LONDON — An American man was among the three victims stabbed to death in a park in the English town of Reading that is being treated as a terror attack, the US ambassador to Britain confirmed Monday.
Ambassador Woody Johnson offered his “deepest condolences” to the families of those killed in the attack on June 20. A 25-year-old man who is believed to be the lone attacker is in custody but officials said the motive for the carnage was unclear.
“Our thoughts are with all those affected,” Johnson said. “We condemn the attack absolutely and have offered our assistance to British law enforcement.”
Three people were killed and three others seriously wounded in the stabbing attack Saturday evening in Forbury Gardens park in Reading, a town of 200,000 people 40 miles (64 kilometres) west of London.
The Philadelphia Inquirer named the American victim as Joe Ritchie-Bennett, a friend of James Furlong, a history teacher named by his school as one of the victims.
Ritchie-Bennett was 39 and had moved to England from the US around 15 years ago. His father, Robert Ritchie, said his son worked for a law firm in London before taking a job about 10 years ago at a Dutch pharmaceutical company that had its British headquarters in Reading.
Britain’s official terrorism threat level remains at “substantial” after the attack.
British media said the suspect, widely identified as Khairi Saadallah, a Libyan refugee, fled the civil war in Libya and had been released from prison earlier this month, after serving time for a series of non-terror offenses.
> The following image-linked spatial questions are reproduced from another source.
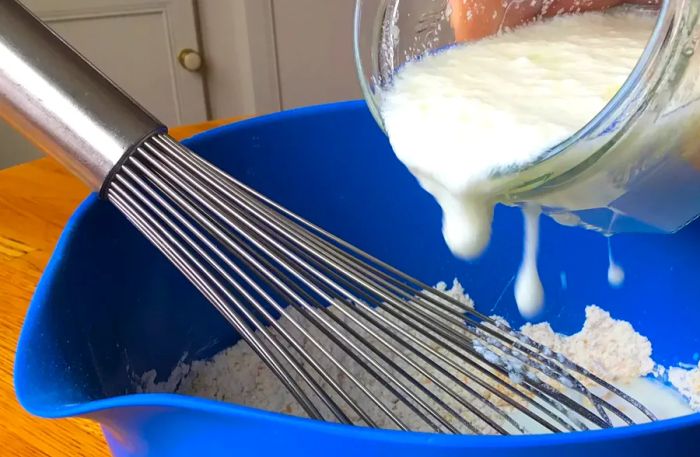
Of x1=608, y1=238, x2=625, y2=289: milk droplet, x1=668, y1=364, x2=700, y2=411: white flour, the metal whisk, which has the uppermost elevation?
the metal whisk

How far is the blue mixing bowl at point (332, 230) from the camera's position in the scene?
231mm

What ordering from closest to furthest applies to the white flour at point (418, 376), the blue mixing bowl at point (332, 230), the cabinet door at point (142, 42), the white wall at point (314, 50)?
the blue mixing bowl at point (332, 230), the white flour at point (418, 376), the cabinet door at point (142, 42), the white wall at point (314, 50)

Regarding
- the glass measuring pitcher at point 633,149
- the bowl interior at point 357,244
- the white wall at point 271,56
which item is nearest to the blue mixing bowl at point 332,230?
the bowl interior at point 357,244

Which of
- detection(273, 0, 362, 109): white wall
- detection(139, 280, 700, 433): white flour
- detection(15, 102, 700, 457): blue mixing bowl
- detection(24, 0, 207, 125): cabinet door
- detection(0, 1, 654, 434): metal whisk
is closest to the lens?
detection(15, 102, 700, 457): blue mixing bowl

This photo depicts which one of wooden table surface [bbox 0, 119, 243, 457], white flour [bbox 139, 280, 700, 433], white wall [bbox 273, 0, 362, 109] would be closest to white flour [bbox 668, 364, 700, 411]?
white flour [bbox 139, 280, 700, 433]

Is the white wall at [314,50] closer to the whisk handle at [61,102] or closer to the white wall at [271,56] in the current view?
the white wall at [271,56]

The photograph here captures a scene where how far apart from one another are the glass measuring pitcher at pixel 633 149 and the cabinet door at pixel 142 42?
1.07m

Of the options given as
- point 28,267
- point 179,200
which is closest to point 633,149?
point 179,200

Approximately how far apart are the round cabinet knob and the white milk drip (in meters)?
1.10

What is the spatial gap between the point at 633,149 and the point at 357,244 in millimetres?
325

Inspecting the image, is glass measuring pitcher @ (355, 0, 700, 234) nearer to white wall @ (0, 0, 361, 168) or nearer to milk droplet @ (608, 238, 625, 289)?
milk droplet @ (608, 238, 625, 289)

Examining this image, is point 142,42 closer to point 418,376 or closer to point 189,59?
point 189,59

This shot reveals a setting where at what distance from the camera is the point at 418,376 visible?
21.7 inches

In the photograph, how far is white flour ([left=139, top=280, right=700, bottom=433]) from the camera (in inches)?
20.1
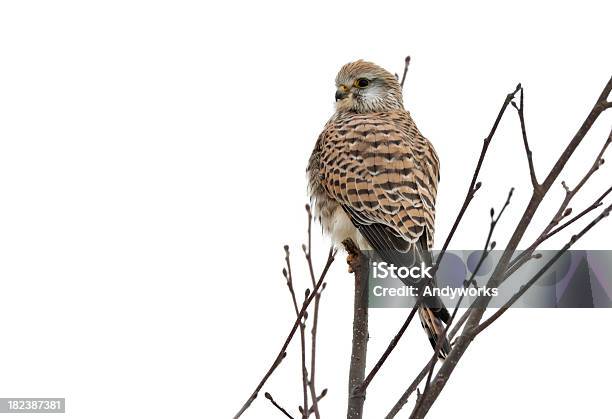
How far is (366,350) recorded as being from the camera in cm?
377

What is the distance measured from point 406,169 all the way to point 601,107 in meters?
2.01

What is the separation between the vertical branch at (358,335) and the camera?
3252 millimetres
He briefly came to the attention of the domestic intelligence agency MI5 last year and was said to have planned to travel abroad, reportedly to Syria.
But he was not deemed to be a substantial risk. His mental health is understood to be a factor for investigating officers.
Mark Rowley, a former assistant commissioner for specialist operations in the Metropolitan Police, said Saadallah would have been one of thousands of people on MI5’s watch list.
Some 3,000 people are under investigation at any one time but there are up to 40,000 people who have come up on the radar in relation to extremist ideology, he told BBC radio.
“To spot one of those who is going to go from a casual interest into a determined attacker… is the most wicked problem that the services face,” he added.
The reports about the suspect’s time in prison will again raise questions about the early release of offenders after two previous terror attacks in the past year.
In November, a convicted jihadist on parole was shot dead by police after stabbing five people — two fatally — near London Bridge in the heart of the British capital.